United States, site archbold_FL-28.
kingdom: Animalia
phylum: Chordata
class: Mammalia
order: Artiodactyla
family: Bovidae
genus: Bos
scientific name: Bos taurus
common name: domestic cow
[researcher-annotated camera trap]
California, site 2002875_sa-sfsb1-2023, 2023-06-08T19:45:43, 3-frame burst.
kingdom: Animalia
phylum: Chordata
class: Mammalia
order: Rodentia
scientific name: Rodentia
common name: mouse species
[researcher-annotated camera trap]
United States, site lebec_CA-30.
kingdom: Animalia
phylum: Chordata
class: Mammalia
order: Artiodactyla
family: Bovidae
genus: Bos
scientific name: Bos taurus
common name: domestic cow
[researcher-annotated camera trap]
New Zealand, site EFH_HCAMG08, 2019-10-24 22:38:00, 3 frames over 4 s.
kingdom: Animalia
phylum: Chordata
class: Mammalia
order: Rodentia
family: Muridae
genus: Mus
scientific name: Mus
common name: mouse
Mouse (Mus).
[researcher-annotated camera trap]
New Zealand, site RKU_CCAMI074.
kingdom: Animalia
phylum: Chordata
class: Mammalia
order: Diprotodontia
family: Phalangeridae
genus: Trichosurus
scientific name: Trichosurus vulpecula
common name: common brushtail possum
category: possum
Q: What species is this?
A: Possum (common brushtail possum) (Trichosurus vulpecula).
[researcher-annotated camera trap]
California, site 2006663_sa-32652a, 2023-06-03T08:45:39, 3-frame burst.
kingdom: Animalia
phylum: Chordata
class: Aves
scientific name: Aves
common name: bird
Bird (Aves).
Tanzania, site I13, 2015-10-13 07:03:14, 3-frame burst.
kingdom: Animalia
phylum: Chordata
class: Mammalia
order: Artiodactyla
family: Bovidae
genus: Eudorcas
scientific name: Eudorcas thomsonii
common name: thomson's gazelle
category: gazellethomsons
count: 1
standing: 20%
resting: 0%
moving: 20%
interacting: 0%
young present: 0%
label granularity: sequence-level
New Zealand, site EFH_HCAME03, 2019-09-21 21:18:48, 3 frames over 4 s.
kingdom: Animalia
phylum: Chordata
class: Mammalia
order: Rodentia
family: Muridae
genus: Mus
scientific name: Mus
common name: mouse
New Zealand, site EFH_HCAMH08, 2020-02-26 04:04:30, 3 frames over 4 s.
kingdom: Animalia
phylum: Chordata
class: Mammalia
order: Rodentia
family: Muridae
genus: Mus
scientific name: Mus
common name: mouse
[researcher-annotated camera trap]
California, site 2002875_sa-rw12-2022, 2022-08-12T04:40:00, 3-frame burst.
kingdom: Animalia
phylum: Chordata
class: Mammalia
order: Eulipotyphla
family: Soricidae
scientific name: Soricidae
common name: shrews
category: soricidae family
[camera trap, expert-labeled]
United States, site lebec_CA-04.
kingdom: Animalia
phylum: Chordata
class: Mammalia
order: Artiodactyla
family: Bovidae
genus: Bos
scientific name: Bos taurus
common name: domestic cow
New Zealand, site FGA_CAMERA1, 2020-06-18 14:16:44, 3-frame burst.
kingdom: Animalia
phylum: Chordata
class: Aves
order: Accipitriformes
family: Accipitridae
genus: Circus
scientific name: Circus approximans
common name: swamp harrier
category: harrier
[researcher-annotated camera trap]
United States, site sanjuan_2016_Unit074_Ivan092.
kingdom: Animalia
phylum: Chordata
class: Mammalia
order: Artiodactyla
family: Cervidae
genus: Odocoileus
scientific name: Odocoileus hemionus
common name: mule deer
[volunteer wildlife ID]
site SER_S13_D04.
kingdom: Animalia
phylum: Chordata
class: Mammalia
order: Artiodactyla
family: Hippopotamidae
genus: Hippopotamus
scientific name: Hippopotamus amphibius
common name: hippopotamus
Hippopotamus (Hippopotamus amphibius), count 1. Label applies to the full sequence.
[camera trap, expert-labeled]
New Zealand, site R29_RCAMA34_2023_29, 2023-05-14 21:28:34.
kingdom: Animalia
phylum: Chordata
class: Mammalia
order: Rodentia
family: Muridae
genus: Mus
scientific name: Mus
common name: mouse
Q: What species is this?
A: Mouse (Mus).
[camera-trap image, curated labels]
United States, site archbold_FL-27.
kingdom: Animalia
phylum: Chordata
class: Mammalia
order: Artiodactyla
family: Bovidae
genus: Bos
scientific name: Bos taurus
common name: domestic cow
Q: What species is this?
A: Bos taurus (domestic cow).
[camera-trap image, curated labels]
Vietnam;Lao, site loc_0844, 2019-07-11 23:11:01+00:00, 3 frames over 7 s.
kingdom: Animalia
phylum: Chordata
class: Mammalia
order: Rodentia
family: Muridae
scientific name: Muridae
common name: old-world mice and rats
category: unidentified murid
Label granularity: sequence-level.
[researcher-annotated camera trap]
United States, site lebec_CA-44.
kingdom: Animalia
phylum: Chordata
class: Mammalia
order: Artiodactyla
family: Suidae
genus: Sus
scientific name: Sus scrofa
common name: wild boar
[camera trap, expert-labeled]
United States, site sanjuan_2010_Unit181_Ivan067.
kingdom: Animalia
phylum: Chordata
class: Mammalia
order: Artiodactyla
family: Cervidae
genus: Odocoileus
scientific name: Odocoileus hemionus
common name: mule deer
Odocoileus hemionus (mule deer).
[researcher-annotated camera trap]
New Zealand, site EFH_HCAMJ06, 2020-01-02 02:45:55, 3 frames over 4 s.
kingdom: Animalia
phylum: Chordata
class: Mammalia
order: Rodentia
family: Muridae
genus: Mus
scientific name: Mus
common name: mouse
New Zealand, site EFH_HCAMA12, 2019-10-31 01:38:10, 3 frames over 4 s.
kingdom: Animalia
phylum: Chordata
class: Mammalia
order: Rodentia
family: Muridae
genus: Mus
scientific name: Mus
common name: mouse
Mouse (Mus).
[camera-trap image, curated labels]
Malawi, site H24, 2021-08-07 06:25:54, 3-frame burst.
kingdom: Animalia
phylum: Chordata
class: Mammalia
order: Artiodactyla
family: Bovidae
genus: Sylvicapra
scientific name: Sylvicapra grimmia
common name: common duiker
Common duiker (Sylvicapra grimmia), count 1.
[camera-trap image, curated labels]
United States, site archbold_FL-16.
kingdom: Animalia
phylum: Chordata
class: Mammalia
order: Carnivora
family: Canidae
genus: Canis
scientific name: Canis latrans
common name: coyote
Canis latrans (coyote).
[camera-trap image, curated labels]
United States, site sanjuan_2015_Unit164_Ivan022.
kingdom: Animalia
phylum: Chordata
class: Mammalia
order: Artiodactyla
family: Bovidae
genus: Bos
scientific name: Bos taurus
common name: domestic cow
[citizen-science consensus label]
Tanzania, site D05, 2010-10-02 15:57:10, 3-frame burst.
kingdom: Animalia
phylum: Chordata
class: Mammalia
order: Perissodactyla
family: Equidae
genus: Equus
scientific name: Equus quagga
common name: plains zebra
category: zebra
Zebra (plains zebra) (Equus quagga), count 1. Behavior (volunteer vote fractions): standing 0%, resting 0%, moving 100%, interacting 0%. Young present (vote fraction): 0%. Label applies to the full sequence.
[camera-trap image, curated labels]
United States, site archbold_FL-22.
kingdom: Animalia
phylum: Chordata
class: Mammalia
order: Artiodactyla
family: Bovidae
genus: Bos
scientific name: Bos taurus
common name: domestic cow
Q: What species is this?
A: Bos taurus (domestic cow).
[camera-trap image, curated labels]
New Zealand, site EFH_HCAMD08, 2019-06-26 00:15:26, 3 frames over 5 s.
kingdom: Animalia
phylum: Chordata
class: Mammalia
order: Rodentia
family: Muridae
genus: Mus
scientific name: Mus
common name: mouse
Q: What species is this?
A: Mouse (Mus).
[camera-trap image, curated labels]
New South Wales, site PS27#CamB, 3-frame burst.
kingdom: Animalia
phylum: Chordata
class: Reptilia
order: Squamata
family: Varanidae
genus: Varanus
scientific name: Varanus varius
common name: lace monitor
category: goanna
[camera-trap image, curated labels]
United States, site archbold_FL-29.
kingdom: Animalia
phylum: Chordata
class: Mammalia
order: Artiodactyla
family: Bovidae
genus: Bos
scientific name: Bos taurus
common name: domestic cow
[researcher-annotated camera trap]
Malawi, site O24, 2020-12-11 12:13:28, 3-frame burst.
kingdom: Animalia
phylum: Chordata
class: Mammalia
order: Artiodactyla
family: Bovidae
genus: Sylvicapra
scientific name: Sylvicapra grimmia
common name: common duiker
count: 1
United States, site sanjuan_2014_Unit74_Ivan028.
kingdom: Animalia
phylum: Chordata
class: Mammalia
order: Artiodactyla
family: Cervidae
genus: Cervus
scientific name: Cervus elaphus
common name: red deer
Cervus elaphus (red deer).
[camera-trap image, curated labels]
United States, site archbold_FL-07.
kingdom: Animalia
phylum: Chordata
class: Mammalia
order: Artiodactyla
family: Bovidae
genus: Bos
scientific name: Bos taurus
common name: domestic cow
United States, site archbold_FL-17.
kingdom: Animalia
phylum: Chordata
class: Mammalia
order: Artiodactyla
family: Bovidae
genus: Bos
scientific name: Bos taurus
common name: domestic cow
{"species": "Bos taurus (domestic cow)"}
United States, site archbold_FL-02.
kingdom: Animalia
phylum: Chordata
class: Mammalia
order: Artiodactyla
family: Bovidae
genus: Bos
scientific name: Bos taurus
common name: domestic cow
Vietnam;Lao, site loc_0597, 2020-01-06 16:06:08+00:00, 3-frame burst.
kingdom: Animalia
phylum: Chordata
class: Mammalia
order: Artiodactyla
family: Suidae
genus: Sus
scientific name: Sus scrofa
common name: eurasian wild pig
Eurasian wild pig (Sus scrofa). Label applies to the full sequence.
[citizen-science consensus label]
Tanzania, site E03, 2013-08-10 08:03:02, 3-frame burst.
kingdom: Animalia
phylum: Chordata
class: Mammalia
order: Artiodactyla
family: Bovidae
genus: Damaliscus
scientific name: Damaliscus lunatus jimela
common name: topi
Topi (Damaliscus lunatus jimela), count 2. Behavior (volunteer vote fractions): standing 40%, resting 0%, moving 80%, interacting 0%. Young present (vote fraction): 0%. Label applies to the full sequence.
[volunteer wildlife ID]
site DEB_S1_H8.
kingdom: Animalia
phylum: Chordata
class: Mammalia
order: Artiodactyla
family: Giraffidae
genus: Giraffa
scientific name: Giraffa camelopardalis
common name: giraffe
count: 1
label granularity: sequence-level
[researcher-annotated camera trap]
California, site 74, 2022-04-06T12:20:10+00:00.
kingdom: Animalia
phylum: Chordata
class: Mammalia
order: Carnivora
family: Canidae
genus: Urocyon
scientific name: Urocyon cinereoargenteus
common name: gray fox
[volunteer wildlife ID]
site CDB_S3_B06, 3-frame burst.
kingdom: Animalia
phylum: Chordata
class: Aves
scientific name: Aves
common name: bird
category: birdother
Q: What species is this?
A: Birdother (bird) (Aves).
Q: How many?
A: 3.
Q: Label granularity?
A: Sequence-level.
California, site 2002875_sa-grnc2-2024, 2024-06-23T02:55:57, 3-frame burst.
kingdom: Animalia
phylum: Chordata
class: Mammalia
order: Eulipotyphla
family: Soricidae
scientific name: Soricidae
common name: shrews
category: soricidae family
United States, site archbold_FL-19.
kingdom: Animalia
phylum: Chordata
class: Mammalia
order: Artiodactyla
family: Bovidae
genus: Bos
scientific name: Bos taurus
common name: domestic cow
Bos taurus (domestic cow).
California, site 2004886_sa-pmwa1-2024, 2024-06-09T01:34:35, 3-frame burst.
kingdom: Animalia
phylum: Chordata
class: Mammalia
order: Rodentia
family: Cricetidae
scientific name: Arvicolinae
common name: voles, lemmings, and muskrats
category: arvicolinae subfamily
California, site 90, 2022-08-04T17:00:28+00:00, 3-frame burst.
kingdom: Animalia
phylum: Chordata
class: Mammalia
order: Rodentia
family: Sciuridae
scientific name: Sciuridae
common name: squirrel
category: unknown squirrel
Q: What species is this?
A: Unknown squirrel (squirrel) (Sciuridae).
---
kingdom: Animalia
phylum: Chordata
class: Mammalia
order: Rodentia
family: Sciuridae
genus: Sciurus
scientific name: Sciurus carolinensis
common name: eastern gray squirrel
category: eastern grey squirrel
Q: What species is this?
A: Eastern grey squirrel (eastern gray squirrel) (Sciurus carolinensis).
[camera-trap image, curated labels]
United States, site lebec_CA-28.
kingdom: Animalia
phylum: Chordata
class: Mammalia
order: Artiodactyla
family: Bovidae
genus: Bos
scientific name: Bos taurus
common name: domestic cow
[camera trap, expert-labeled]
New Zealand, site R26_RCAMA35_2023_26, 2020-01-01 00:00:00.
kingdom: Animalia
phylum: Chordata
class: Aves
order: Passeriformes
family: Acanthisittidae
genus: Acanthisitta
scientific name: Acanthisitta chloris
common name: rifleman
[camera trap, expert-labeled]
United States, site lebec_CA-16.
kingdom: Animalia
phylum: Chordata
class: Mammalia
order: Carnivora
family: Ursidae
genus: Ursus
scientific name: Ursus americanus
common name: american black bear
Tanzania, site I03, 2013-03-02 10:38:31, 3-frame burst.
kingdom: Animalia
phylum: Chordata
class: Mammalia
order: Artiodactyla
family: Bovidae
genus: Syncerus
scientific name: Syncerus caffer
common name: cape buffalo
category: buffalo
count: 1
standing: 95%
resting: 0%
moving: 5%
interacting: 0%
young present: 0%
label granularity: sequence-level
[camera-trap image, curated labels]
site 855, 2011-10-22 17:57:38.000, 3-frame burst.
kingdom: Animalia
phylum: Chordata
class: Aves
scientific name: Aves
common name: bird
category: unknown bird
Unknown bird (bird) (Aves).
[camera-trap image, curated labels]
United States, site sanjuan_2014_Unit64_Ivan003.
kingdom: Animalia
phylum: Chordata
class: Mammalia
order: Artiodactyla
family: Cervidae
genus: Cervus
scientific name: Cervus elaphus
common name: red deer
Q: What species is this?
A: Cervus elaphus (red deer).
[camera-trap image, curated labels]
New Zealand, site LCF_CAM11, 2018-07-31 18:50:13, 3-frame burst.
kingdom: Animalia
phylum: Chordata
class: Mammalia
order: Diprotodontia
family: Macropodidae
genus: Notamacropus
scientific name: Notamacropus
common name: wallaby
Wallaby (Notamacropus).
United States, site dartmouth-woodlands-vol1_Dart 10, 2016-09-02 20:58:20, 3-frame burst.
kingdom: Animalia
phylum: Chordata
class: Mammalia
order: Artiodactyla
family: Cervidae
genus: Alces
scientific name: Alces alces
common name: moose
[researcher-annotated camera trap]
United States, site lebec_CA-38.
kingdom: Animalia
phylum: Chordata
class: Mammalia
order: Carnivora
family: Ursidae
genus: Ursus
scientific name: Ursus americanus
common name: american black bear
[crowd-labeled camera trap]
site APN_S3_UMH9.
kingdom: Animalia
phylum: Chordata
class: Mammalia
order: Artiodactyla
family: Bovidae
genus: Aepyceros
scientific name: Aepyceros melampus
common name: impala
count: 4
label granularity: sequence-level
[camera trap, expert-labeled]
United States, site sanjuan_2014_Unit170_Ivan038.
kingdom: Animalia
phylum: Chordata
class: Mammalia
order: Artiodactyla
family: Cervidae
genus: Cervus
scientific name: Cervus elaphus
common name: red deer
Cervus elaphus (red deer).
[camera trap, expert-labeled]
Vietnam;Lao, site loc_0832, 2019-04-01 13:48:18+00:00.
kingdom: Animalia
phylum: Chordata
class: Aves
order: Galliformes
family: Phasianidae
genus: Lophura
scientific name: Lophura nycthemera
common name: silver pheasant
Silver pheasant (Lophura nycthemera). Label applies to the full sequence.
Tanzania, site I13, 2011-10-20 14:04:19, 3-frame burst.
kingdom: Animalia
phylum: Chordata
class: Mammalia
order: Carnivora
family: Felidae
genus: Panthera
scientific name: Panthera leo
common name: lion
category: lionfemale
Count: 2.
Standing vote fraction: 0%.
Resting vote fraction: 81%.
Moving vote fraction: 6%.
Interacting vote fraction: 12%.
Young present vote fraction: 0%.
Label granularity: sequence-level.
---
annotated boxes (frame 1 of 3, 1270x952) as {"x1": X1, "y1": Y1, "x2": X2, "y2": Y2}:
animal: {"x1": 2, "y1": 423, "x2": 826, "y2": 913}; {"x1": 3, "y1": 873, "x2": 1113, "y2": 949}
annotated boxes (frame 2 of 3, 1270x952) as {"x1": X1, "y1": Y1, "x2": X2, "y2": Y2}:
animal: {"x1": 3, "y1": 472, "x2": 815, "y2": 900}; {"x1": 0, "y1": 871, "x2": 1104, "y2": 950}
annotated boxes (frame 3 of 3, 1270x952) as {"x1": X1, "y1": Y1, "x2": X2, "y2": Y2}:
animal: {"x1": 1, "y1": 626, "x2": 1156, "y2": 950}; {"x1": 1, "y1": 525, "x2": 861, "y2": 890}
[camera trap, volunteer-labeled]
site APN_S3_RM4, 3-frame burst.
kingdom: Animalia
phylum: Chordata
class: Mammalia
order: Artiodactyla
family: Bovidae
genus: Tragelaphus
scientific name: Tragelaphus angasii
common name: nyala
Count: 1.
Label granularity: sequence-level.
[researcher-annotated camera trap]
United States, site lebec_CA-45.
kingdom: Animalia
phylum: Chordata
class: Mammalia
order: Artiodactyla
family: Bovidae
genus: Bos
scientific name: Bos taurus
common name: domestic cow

· · · · · · ·

» **ABOUT THIS EXERCISE**:
Pull each line containing the word "California" out of the data above.

» **EXERCISE RESPONSE**:
California, site 2002875_sa-sfsb1-2023, 2023-06-08T19:45:43, 3-frame burst.
California, site 2006663_sa-32652a, 2023-06-03T08:45:39, 3-frame burst.
California, site 2002875_sa-rw12-2022, 2022-08-12T04:40:00, 3-frame burst.
California, site 74, 2022-04-06T12:20:10+00:00.
California, site 2002875_sa-grnc2-2024, 2024-06-23T02:55:57, 3-frame burst.
California, site 2004886_sa-pmwa1-2024, 2024-06-09T01:34:35, 3-frame burst.
California, site 90, 2022-08-04T17:00:28+00:00, 3-frame burst.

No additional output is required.